Ma le bacheche non sono fatte solo di teche e coppe. La bacheca più bella è la memoria dei tifosi, dove non ci sono coppe, ma istantanee che nessuna diavoleria elettronica moderna potrà mai riprodurre fedelmente. Lui correva, sgomitava, sudava e segnava. E noi mettevamo in memoria, arricchendo la sua bacheca da calciatore e la nostra da tifosi.Ricordo di una primavera del 1994, assistetti ad una premiazione per gli studenti che avevano conseguito risultati eccellenti ai Giochi della Gioventù. Solite foto di rito con professori, consegne di medaglie e consueto barbosissimo discorso di autorità politiche locali. Silenzio obbligato, pena una nota al momento del ritorno in aula, a termine dell’altrettanto consueto cazziatòne. Il silenzio si interruppe, ma la nota non la beccò nessuno. I colpevoli del brusco passaggio dal silenzio monacale al fragore da Curva Nord furono individuati in Roberto Ripa e Raffaele Quaranta.
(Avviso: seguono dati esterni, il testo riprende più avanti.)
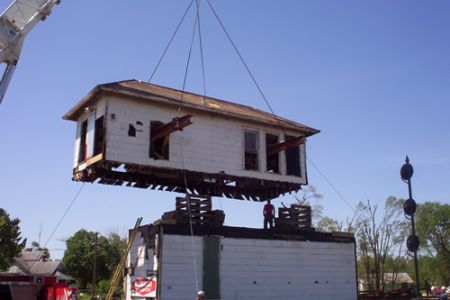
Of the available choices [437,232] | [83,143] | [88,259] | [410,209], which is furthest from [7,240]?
[437,232]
Maglia blu notte di rappresentanza Pienne, una banca locale come sponsor ufficiale e sorrisi distribuiti quasi come gli 80 euro di qualche toscano anni dopo. Non pareva vero di vederli lì vicini a noi, imberbi appassionati di “A tutta B”, una sorta di Domenica Sportiva ancor più popolare. Arrivarono nell’atrio di questa scuola media della periferia andriese, quasi fossero due insegnanti di Educazione Fisica, sorridenti e gentili con noi ragazzini desiderosi di autografi su quaderni dove abbondavano esercizi dallo svolgimento dubbio e voti da nascondere a casa come latitanti. I sorrisi e le pacche si sprecavano con la salvezza oramai acquisita, l’inchiostro non era stato ancora soppiantato da tasti, reali o virtuali. Il touchscreen era ancora qualche diavoleria relegata nella vulcanica mente di ricercatori in California. Non era ancora tempo di sbrigativi selfie e smartphone, ma la loro disponibilità e pazienza nel firmare autografi senza alcun divismo rimase impressa. Non storcano il naso coloro che leggono dei miei paragoni tra Raffaele e monumenti del calcio mondiale. Bacheche diverse non sono sinonimo di qualità tecniche ed umane differenti. Raffaele da Poggiardo non si sarà mai fregiato di tricolori, non avrà mai scambiato la sua maglia col Pibe de Oro, non ha mai pianto a dirotto sotto il sole cocente della California per un penalty sbagliato, ma la sua sapienza tattica, umiltà, le suddette bordate e la dedizione al lavoro lo parificano eccome alla risposta milanista al teutonico Beckenbauer ed al bianconero Scirea.

Queste, tutte doti che gli saranno utili per la sua carriera di allenatore, che include anche un’esperienza presso l’Inter Campus, sulla scia di un inarrestabile processo di globalizzazione che ha travolto anche il calcio. Mi piace immaginarlo mentre insegna a ragazzini dal diverso corredo linguistico e genetico l’arte pallonara, non limitandosi a lavagnette e freccette, ma tramandando valori morali ed impartendo lezioni di vita. Un professore, e che professore.